What to do ▸
1. In the Ammon Bundy article, about how long was the baby in state care before being returned to his parents?
2. In the Ammon Bundy article, rewrite the paragraph beginning "The case arose from an incident" as a short list that keeps its main facts.
3. In the Ammon Bundy article, reproduce the part that starts with the words containing "The case arose" and ends with "mother to breastfeed.".

Page extract ▸
•••
Idaho Jury Hits Ammon Bundy, Co-Defendants With Over $50 Million in Damages

Security guarding an entrance to St. Lukes with Ammon Bundy and fellow thugs outside

“I will not allow my property to be taken by force as long as I am alive and free” Ammon Bundy

The case arose from an incident in March, 2022, when Bundy close associate Diego Rodriguez’ 10-month-old grandson was temporarily removed from family custody and taken to St. Luke’s over concerns about his health. The baby was temporarily placed in the care of the state, and returned to his parents after about a week.

Bundy and Rodriguez said the child was wrongfully taken from a loving family after he began experiencing episodes of vomiting after trying solid foods. At the time, Meridian Police said medical personnel determined the child was malnourished and had lost weight, but the family maintained the child was healthy and needed to stay with his mother to breastfeed.

“In my opinion, if he had been allowed to go home with his parents and continue on the trajectory he was on, he would have died,” said Rachel Thomas, a St. Luke’s emergency room doctor.

Bundy urged his followers to protest the hospital and at the homes of child protection service workers, law enforcement officers and others involved in the child protection case. Rodriguez wrote on his website that the baby was “kidnapped,” and suggested that the state and people involved in the case were engaged in “child trafficking” for profit.
•••
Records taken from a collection
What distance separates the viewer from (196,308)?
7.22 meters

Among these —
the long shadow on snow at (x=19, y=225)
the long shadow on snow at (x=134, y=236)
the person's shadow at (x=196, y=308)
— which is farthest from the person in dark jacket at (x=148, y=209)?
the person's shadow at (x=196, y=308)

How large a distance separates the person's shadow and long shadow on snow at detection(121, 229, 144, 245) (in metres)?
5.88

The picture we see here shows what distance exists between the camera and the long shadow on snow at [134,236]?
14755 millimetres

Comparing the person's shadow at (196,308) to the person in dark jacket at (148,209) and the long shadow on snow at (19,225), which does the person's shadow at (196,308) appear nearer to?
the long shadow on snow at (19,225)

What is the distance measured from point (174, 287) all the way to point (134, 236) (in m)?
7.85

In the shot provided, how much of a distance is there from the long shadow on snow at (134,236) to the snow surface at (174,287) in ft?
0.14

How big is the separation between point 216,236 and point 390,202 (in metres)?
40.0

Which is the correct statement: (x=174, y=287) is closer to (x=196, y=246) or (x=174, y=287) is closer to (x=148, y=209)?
•••
Answers to this exercise ▸
1. About a week.

2.
- The case arose from an incident in March 2022.
- The 10-month-old grandson of Diego Rodriguez, a close associate of Bundy, was temporarily removed from family custody over concerns about his health and taken to St. Luke's.
- The baby was placed in state care for a while.
- He was returned to his parents after about a week.

3.
The case arose from an incident in March, 2022, when Bundy close associate Diego Rodriguez’ 10-month-old grandson was temporarily removed from family custody and taken to St. Luke’s over concerns about his health. The baby was temporarily placed in the care of the state, and returned to his parents after about a week.

Bundy and Rodriguez said the child was wrongfully taken from a loving family after he began experiencing episodes of vomiting after trying solid foods. At the time, Meridian Police said medical personnel determined the child was malnourished and had lost weight, but the family maintained the child was healthy and needed to stay with his mother to breastfeed.